Single-cell transcriptional landscapes of Aedes aegypti midgut and fat body after a bloodmeal

Abstract

Aedes aegypti mosquitoes transmit arboviruses that pose a growing global health threat. After a bloodmeal, mosquitoes experience complex physiological changes orchestrated by the midgut and fat body, beginning with digestion and culminating in egg production. Our study provides comprehensive midgut and fat-body cell atlases using single-cell RNA sequencing and metabolomics. Our analyses reveal highly diverse cell populations specialized in digestion, metabolism, immunity, and reproduction.

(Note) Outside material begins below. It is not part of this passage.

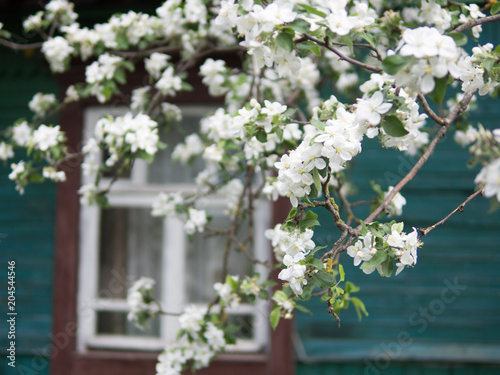 Apple blossoms in the garden of the countryside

The midgut primarily comprises enterocytes, enteroendocrine, and intestinal stem cells, while the fat body features trophocytes and oenocytes but also a substantial hemocyte population and a newly found fat-body-yolk cell population. Additionally, Phasi Charoen-like virus was detected in midgut cells 7 days post bloodmeal. These findings highlight the complexity of mosquito abdominal tissues and inform the development of refined vector-control strategies, focusing on specific cell populations and metabolic pathways essential for mosquito reproductive success.

Keywords: Aedes aegypti; atlas; bloodmeal; immunity; insect-specific virus; metabolism; metabolomics; mosquito; single cell.

Graphical abstract

Figure 1

Cellular landscape of Ae. aegypti abdominal tissues after a bloodmeal (A) Schematic experimental workflow. Female Ae. aegypti mosquitoes were blood-fed, and pools of seven midgut and fat-body tissues were collected at 2 and 7 days post bloodmeal (dpbm), for subsequent cell isolation and scRNA-seq. (B and C) Integrated uniform manifold approximation and projection (UMAP) of midgut (B) and fat body (C) at 2 and 7 dpbm, with dots representing single cells colored by cluster. EC, enterocytes; ISC/EB, intestinal stem cells/enteroblasts; EE, enteroendocrine cells; VM, visceral muscle cells; HC, hemocytes; CA, cardia cells; TP, trophocytes; FYC, fat-body-yolk cell; HC-G, hemocytes-granulocytes; HC-O, hemocytes-oenocytoids; TB, tracheoblast-like; EP, epidermal cells; MU, muscle cells; NE, neuroendocrine cells; OE, oenocytes. (D) Schematic of midgut- and fat-body-associated cell types. See also Figures S1 and S2; Tables S1–S3.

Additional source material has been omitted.